O que faz a "excepcionalidade americana", como explica Seymour Lipset no livro do mesmo nome, é a existência de um credo partilhado por quase todos os cidadãos. Um conjunto de crenças e valores sobre a natureza de uma boa sociedade, em grande parte derivados da Revolução da Independência, que inclui o culto da liberdade, a igualdade de oportunidades (não de resultados), o individualismo, a hostilidade à economia estatal, a aceitação de competição externa, a "ação afirmativa" para promover a mudança social etc.
Esses valores inspiraram as instituições políticas e o sistema jurídico e tornaram possível o desenvolvimento da economia.
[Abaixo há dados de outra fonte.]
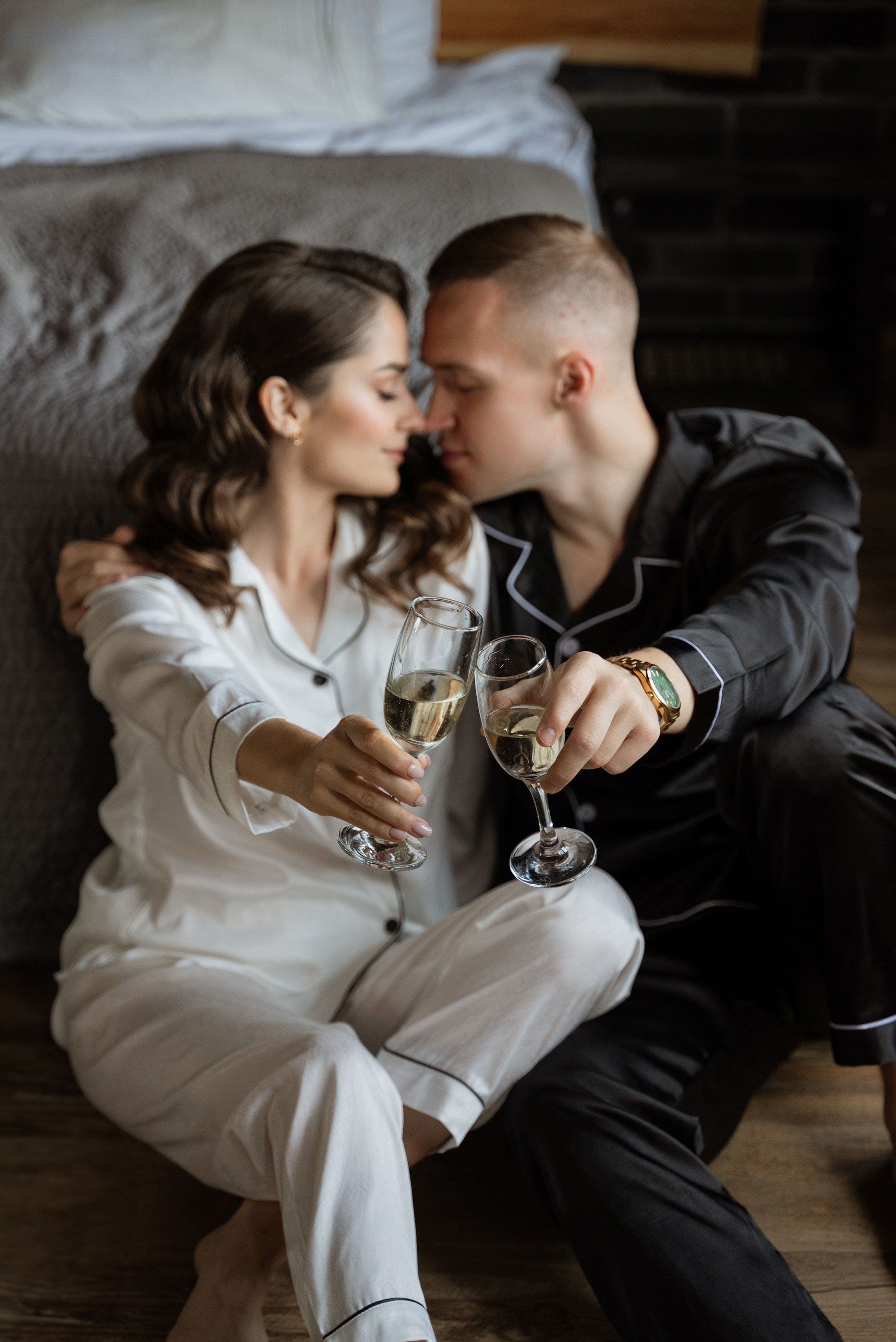 Виталий и Софья | 26.07.24. Свадебный фотограф в Санкт-Петербурге Владислава Тюльпина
Não dá certo importar os resultados sem reproduzir-lhes as causas. O presidencialismo, por exemplo, virou uma caricatura na América Latina, da mesma forma que o parlamentarismo britânico nunca funcionou tão bem na Itália ou na França por não existirem os valores subjacentes.
A fim de ilustrar como as atitudes dos americanos diferem das de outros povos, Lipset cita uma pesquisa recente. Consultados sobre se o governo deveria reduzir a diferença de renda entre ricos e pobres, apenas 38% dos americanos concordaram, contra 65% dos ingleses, 66% dos alemães e 80% dos italianos.
Vê-se que há aí uma clara escolha de alguns valores, de preferência a outros. Explicada pela história, essa escolha da sociedade explica, por sua vez, por que certas características do atual modelo americano, como a concorrência exacerbada ou a insegurança do emprego, são mais toleráveis nos EUA do que nos demais países.
Em razão de condições culturais ou históricas distintas, outros povos preferirão optar por valores alternativos. Os escandinavos, por exemplo, sempre privilegiaram o máximo de igualitarismo; os japoneses, o interesse comunitário e o emprego vitalício; os alemães, escaldados pelas hiperinflações do passado, o consenso social e a estabilidade monetária; os franceses, o Estado forte de Colbert e Napoleão e os valores da Revolução de 1789, e assim por diante.
O desafio de cada povo é, portanto, conciliar seus valores e problemas com as exigências globais válidas para todos: equilíbrio macroeconômico, eficiência, competitividade. Depende de cada sociedade dar peso maior ou menor a um ou outro desses elementos, consciente de que toda escolha envolve benefícios e custos.
Faltando isso, as teorias liberais novas ou velhas e os modelos importados irão aumentar o cemitério dos fracassados. Já afirmavam em seu tempo os existencialistas que um projeto, pessoal ou coletivo, tem de ser autêntico, fiel ao que é, e não ao que pretende ser.
James Cagney dizia que, na hora de enfrentar uma briga, Bogart "era tão duro como Shirley Temple". Os que sabemos de cor as cenas entre Humphrey Bogart e Ingrid Bergman podemos não gostar, mas, sem autenticidade, modelos e projetos terão a mesma consistência maravilhosa do nevoeiro do aeroporto de Casablanca quando se acendem as luzes do cinema.